═══ 页面 ═══

Flink DataStream Window Join: Inner Join、Left Join、Right Join

Flink 专栏收录该内容
29 篇文章 20 订阅

Flink DataStream中支持双流Join的算子目前已知有4种,如下:

  1. Connect: 在之前的文章中已有总结。一般和广播流BroadcastStream(如配置流)结合使用。

  2. Join: 连接。语法:

// Left DataStream
stream
  // Right DataStream
  .join(otherStream)
  // Left Key
  .where(<KeySelector>)
  // Right Key
  .equalTo(<KeySelector>)
  // WindowAssigner 如:TumblingEventTimeWindows、SlidingEventTimeWindows ...
  .window(<WindowAssigner>)
  // JoinFunction 或 FlatJoinFunction
  .apply(<JoinFunction / FlatJoinFunction>)

注意:

A. 只支持`Inner Join`。相同窗口,两个流中,Key都存在且相同时才会关联并输出。

B. 实现上,基于`CoGroup`。

C. 就`Inner Join`而言,推荐使用`Join`,在Join的策略上做了优化,更高效。

═══ 条目列表 ═══

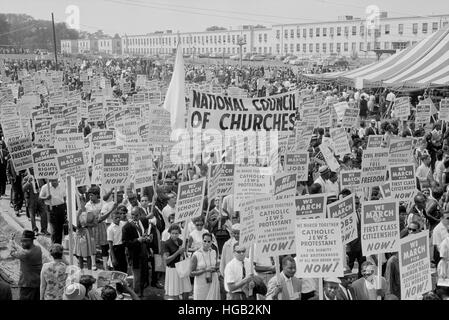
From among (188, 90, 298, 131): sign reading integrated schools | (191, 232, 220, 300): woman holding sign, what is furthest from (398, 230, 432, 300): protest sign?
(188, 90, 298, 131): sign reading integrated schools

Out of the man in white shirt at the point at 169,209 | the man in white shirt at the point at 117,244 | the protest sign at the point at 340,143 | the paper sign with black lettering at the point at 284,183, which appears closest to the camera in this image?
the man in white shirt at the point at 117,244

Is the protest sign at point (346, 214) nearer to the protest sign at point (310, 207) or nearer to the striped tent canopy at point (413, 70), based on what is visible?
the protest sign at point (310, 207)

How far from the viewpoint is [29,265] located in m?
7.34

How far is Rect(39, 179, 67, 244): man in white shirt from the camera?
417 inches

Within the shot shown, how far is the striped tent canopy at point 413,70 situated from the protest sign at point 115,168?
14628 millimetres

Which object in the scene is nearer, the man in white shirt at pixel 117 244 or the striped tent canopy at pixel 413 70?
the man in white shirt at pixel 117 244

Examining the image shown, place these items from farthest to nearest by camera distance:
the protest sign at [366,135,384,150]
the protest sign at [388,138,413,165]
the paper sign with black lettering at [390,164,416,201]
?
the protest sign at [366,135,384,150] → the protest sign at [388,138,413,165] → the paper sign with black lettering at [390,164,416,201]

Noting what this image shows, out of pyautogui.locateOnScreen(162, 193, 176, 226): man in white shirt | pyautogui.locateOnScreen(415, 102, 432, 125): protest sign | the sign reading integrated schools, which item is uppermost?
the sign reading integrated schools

═══
═══ 条目列表 ═══

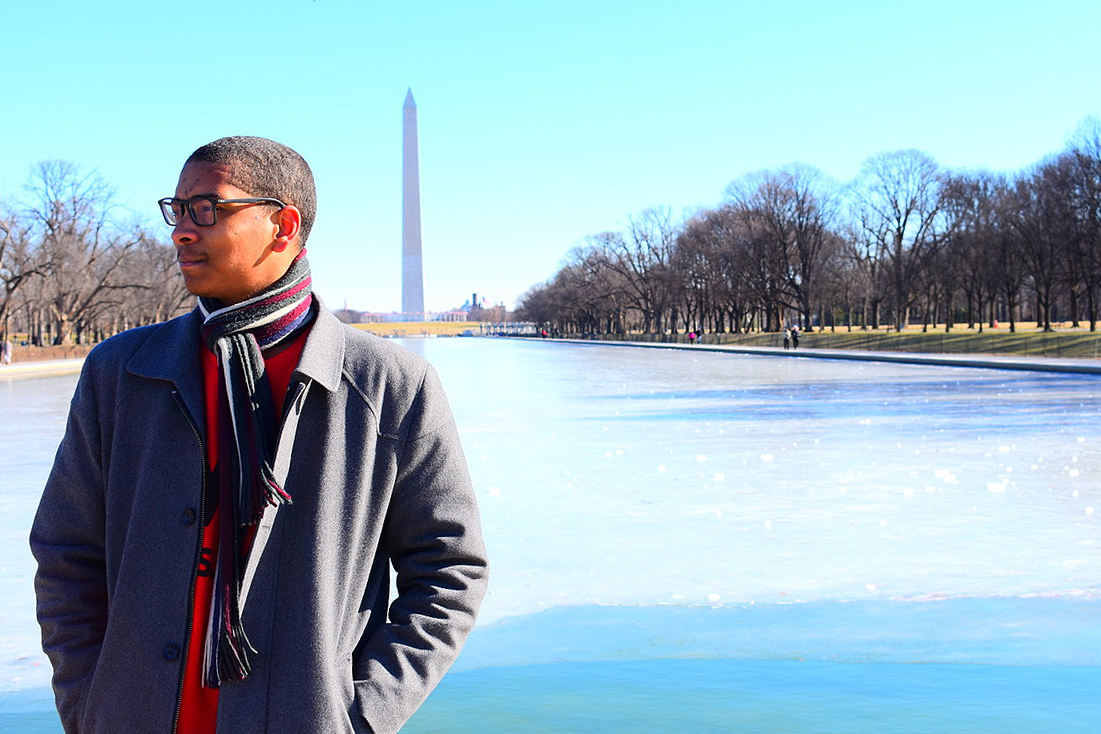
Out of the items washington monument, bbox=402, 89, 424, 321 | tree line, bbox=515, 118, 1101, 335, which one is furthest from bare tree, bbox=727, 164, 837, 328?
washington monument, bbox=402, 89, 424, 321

═══
═══ 条目列表 ═══

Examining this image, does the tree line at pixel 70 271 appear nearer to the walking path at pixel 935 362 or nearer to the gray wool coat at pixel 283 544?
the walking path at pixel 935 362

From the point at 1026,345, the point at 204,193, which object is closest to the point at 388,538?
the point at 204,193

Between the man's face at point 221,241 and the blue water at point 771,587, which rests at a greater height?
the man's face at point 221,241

═══

_任务目标:_
a) 根据 Flink 双流 Join 这篇文章回答:
(i) 文中说 Flink DataStream 里支持双流 Join 的算子目前已知有几种?
(ii) Connect 一般和什么流结合使用?
(iii) Join 在实现上基于什么?
b) 把讲 Flink 双流 Join 的这篇文章接着往下写。

_答案依次:_
a)
(i) 4 种。
(ii) 广播流 BroadcastStream(如配置流)。
(iii) 基于 CoGroup。

b)
  1. CoGroup: 联合分组。将同一Window内两个DataStream联合起来,按相同Key进行分组,再应用CoGroupFunction(自定义)进行处理。
// Left DataStream
stream
  // Right DataStream
  .coGroup(otherStream)
  // Left Key
  .where(<KeySelector>)
  // Right Key
  .equalTo(<KeySelector>)
  // WindowAssigner 如:TumblingEventTimeWindows、SlidingEventTimeWindows ...
  .window(<WindowAssigner>)
  // CoGroupFunction
  .apply(<CoGroupFunction>)

注意:

A. 相同窗口,两个流中,某个流的Key没数据,会返回空集合。

B. 比Join更通用。可简单解决`Left Join`、`Right Join`等问题。
  1. IntervalJoin: 间隔Join。如一条流去Join另一条流在过去一段时间段内的数据。在下篇文章中总结。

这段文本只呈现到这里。